[Work to complete]: Copy each of the following records word for word.

Records of spatial relationships:
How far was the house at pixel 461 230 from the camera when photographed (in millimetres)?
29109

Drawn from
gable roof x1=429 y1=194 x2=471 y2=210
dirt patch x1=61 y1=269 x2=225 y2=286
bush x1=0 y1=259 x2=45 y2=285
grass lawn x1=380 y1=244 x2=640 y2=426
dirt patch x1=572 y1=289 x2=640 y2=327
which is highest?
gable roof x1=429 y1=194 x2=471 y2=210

[Answer to the problem]:
How far was the house at pixel 461 230 from the camera when photographed (in millimetres)?
29109

Drawn from
gable roof x1=429 y1=194 x2=471 y2=210
dirt patch x1=61 y1=269 x2=225 y2=286
bush x1=0 y1=259 x2=45 y2=285
grass lawn x1=380 y1=244 x2=640 y2=426
dirt patch x1=572 y1=289 x2=640 y2=327
which is highest?
gable roof x1=429 y1=194 x2=471 y2=210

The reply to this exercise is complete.